Question

At a temperature T, a compound $A{B}_4\left(g\right)$ dissociates as $2A{B}_4\rightleftharpoons A_2\left(g\right)+4B_2\left(g\right)$ with a degree of dissociation x, which is small compared with unity. The expression of $K_p$ in terms of x and total pressure P is?

• A. $8P^3{x}^5$
• B. $256P^3{x}^5$
• C. $4P{x}^2$
• D. None of these

Answer 1

Answer: (A)

$K_p$ is the pressure constant of equilibrium and its formula is same as that of equilibrium constant, only in the place of concentration, partial pressure of reactants are used.

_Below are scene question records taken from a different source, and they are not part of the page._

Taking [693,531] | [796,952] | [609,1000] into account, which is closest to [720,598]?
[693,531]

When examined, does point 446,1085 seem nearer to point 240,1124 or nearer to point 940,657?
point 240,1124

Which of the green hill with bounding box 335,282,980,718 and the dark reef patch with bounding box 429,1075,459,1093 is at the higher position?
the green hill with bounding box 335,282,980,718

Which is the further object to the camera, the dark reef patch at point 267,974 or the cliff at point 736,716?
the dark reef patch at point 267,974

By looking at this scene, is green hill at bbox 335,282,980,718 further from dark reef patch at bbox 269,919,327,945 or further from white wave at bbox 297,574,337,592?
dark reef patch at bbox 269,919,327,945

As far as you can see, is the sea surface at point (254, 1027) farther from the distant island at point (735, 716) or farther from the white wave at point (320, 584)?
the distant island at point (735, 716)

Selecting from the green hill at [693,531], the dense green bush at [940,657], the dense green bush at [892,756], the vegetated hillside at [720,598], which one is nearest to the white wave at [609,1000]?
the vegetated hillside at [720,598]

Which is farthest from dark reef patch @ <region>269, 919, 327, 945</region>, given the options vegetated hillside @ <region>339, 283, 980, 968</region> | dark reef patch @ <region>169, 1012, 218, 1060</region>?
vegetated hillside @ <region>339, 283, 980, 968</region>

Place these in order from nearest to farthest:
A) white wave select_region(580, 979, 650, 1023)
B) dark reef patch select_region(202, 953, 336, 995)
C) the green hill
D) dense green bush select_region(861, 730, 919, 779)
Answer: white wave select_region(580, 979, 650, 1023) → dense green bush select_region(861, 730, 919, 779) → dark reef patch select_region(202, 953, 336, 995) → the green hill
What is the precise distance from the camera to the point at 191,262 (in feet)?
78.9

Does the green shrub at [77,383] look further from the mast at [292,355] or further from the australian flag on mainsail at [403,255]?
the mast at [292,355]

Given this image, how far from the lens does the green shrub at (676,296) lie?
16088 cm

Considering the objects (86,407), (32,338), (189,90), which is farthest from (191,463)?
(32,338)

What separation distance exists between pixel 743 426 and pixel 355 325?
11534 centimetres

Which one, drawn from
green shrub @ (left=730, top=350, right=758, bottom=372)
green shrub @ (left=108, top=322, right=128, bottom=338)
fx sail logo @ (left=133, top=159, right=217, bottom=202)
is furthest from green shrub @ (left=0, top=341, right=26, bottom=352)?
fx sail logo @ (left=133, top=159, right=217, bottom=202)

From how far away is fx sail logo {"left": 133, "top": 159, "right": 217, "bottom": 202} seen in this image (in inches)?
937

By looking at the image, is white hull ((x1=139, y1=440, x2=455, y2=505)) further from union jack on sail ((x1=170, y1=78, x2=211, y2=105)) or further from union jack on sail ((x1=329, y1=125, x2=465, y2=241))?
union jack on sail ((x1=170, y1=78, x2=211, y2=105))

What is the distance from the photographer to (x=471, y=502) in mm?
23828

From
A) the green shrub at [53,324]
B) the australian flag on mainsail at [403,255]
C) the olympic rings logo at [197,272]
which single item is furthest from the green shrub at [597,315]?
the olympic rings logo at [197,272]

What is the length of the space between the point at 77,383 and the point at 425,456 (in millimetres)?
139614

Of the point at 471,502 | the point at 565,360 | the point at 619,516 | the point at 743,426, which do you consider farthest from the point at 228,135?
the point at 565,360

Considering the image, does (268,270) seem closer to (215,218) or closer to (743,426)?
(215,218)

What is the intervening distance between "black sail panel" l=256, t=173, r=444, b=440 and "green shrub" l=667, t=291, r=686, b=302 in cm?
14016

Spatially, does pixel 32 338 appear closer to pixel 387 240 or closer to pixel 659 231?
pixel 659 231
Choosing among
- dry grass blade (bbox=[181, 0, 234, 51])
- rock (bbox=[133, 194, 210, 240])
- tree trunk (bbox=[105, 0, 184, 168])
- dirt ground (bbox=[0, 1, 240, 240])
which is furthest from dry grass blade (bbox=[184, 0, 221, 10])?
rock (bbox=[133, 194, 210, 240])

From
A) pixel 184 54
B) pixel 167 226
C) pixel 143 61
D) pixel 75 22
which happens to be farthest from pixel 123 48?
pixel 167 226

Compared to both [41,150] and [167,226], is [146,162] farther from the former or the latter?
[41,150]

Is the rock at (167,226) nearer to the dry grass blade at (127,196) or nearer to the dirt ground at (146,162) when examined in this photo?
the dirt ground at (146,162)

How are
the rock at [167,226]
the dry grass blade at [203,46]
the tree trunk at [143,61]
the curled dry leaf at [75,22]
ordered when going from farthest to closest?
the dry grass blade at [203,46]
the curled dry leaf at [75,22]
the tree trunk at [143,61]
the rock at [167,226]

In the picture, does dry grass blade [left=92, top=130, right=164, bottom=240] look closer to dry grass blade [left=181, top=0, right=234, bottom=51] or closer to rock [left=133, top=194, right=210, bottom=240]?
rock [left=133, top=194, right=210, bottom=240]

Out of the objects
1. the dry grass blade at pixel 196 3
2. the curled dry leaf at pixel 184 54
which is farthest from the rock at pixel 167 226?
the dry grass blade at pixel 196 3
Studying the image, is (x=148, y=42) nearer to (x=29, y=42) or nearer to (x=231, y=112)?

$2A{B}_4\leftrightharpoons A_2\left(g\right)+4B_2\left(g\right)$

$t=0$ $1$ $0$ $0$

$t=equilibrium$ $1-2\alpha$ $\alpha$ $4\alpha$

where,$2\alpha =x$

Degree of dissociation is x.(small compared to unity)

Total pressure is P.

$K_p=\frac{P.P_{A_2}\times (P.P_{B_2}{)}^4}{(P.P_{A{B}_4}{)}^2}$

Total number of moles is equal to $1+\frac{3x}{2}$

Here $x$ is very very small than 1.

$K_p=\frac{\frac{x}{2}\times P\times (2x{)}^4\times P^4}{(1-x{)}^2\times P^2}$

$K_p=8P^3{x}^5$

Hence, option (A) is correct.